# How to convert a manual honey extractor to electric



## GregBeekeeper (Mar 22, 2012)

Does anyone know the best way to do this? I have a manual extractor and can't afford a new electric one, so I was thinking of either trying to fit a motor to it, or maybe converting it to use a power drill. Any ideas?


----------



## Acebird (Mar 17, 2011)

A drill will work and is probably the easiest thing to do. A cordless will not last long so I would go AC. Variable speed would be convenient.


----------



## Bsweet (Apr 9, 2010)

It would help to know the make and model or have pics of the drive/crank setup. Jim


----------



## Adrian Quiney WI (Sep 14, 2007)

There was a thread on here a couple of years ago. Someone was successful using a motor from an old treadmill. A search on the forum might show you some ideas, try using "treadmill".


----------



## Rader Sidetrack (Nov 30, 2011)

Adrian Quiney WI said:


> There was a thread on here a couple of years ago. Someone was successful using a motor from an old treadmill.
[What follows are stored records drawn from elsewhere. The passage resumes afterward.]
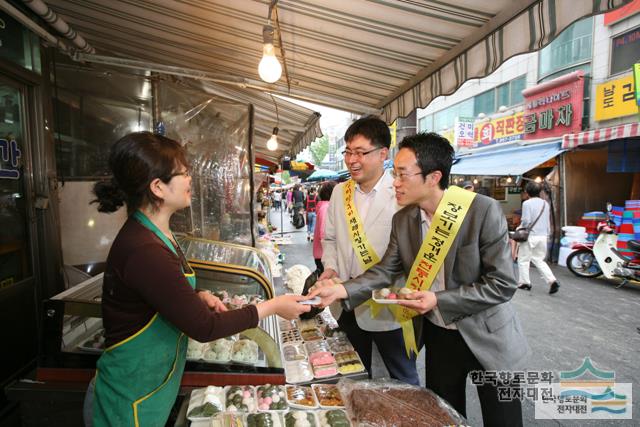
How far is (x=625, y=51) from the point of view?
10.5 metres

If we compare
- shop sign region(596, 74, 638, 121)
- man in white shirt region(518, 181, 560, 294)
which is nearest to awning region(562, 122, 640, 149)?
shop sign region(596, 74, 638, 121)

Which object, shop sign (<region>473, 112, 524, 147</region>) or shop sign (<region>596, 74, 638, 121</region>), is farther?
shop sign (<region>473, 112, 524, 147</region>)

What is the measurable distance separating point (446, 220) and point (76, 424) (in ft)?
8.66

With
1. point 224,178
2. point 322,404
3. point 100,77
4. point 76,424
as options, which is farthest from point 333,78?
point 76,424

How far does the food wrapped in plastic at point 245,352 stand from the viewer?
7.27 feet

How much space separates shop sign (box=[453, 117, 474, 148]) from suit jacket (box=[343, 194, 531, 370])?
16.7 meters

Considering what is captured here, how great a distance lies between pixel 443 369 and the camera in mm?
2111

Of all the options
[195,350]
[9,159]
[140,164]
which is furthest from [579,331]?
[9,159]

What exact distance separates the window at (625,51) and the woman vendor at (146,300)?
561 inches

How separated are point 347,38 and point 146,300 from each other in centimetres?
329

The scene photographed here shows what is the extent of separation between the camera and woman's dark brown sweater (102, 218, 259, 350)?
1366 millimetres

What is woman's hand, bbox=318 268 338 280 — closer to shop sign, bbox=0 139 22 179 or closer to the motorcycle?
shop sign, bbox=0 139 22 179

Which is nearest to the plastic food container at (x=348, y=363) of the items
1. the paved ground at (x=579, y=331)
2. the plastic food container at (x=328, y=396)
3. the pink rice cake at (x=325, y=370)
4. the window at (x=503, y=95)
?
the pink rice cake at (x=325, y=370)

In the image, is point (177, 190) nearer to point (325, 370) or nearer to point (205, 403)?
point (205, 403)
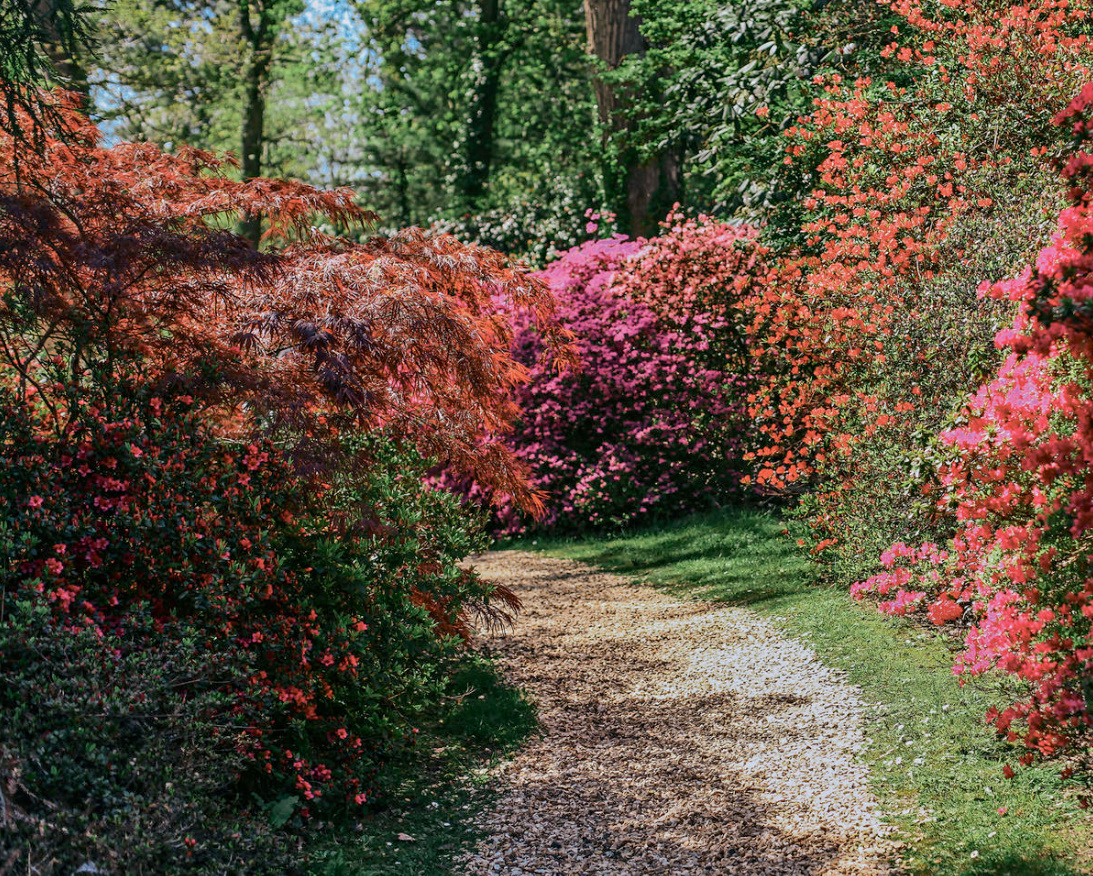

A search on the forum might show you some ideas, try using "treadmill".


Excellent memory! :thumbsup:

Here's a thread from 2008 with photos:
http://www.beesource.com/forums/showthread.php?222799-treadmill-motor-for-extractor
I was particularly amused at the response from Beesource member _MAXANT_, at post #6.

And a related thread, but no photos:
http://www.beesource.com/forums/showthread.php?222731-treadmill-motor-for-extractor


----------